The pic of the fish on the floor is 100% coho with that lateral line and the hooked nose. Way better pic than the others.
The other pics were fine in their own right, but just not as convincing as to the identity of the fish.
But there's two lingering head-scratchin' puzzlers left to this story. Even in the dead fish pic, there is no protruding ovipositor. A spawner coho returning this late would be ready to spill her load within days of hitting the river.
Would've been nice to know what was inside the belly. Case of wayward immature ocean fish with a bad sense of timing? Case of testicular feminization (Google it)? Super early fall 2010 spawner? Who knows? But lack of a prominent ovipositor just does not pass the smell test.

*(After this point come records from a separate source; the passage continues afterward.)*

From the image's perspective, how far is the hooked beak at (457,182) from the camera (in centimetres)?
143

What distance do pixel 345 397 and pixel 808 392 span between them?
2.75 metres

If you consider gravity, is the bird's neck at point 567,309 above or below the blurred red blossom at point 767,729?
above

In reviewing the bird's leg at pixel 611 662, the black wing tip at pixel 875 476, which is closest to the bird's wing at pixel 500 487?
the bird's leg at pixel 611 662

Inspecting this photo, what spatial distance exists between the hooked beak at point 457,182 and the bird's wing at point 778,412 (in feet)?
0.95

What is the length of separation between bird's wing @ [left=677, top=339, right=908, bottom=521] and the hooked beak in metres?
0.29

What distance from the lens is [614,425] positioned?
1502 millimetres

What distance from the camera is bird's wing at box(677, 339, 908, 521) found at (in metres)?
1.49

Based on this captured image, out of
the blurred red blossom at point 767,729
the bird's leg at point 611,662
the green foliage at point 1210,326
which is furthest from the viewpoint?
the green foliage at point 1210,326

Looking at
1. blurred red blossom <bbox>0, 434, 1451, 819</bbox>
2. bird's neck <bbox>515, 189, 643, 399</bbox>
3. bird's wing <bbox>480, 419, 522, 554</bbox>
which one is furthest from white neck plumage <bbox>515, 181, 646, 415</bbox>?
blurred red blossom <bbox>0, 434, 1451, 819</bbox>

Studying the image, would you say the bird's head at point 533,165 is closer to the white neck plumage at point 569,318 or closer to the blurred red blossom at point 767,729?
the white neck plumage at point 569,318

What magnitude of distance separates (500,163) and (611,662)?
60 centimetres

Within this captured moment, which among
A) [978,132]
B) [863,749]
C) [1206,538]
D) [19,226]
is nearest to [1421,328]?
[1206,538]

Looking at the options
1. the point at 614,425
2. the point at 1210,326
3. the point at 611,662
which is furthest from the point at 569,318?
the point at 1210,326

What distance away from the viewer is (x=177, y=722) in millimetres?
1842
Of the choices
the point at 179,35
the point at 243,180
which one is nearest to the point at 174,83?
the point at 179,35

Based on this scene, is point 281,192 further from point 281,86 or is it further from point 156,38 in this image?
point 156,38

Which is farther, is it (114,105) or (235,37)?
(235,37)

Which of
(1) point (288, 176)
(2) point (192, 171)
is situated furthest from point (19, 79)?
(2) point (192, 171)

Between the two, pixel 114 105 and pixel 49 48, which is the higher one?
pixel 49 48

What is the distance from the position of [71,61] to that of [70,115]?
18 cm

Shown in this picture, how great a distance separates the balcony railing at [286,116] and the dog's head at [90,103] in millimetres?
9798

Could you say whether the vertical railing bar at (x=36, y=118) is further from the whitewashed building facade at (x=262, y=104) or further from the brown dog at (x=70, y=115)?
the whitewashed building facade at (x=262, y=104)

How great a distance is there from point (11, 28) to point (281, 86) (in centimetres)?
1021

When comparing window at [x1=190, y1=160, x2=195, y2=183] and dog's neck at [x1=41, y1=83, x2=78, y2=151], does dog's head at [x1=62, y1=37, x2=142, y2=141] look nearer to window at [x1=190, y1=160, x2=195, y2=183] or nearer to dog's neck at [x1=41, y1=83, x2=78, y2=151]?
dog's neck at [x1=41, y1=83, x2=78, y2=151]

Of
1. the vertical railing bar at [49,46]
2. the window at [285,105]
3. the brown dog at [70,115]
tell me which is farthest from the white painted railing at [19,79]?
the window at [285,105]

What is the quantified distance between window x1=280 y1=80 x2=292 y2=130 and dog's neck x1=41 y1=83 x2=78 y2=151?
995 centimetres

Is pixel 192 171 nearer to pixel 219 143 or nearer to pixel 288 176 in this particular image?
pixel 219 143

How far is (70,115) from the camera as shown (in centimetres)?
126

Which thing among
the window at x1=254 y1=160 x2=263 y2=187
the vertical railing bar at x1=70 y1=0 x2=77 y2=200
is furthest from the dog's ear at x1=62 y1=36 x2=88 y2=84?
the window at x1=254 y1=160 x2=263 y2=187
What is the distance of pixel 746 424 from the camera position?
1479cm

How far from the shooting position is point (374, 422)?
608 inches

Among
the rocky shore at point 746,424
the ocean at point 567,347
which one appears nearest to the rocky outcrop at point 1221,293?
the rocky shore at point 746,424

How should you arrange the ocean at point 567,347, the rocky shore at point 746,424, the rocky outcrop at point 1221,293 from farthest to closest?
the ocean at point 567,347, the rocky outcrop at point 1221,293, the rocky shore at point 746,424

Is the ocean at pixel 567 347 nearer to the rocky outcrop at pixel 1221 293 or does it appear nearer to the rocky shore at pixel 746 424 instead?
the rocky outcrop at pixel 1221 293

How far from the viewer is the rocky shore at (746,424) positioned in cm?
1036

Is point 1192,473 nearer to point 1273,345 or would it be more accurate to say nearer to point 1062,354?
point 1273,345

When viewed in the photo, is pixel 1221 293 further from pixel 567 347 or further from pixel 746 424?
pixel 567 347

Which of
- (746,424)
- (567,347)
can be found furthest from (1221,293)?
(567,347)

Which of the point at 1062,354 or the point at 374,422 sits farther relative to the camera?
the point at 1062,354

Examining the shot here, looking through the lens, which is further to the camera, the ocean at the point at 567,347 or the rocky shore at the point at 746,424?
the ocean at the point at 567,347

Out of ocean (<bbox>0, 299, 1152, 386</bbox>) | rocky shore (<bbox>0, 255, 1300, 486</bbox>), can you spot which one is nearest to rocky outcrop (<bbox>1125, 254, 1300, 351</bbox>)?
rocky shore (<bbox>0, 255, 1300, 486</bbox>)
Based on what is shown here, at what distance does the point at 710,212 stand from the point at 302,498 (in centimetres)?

And neither does the Ifisher's account of the clearly dead fish in the bottom of the boat. He states:
"This picture is when she first came aboard as a large hatchery steelie and this is what was going to happen !!! Then when she was set on bottom of boat she turned into ......?????"If the still living fish had just been hoisted onto the deck and laid flat on its side, the eye would be BURIED downward into the maxillary plate trying to maintain its physiologic vertical orientation in space. But CLEARLY, the coho in the bottom of the boat is neurologically dead.... look at the eyes, they tell no lies! And yet in the hero shots of the kid (supposedly taken immediately AFTERWARD), the fish is still neurologically intact.
I went back and looked at the photos in the dude's gallery... and the numeric order of image tags from his camera show the horizontal hero shot was taken first, the vertical hero shot second, and the DEAD fish shot dead last.... CIMG2560, CIMG2562, and CIMG2563.
Logical conclusion, at least in my mind, is the fish was bonked shortly after the hero shots were taken. Big, bright, and clipped.... honestly, who could resist the temptation?
Wonder how many here still think the obviously dead fish was turned loose?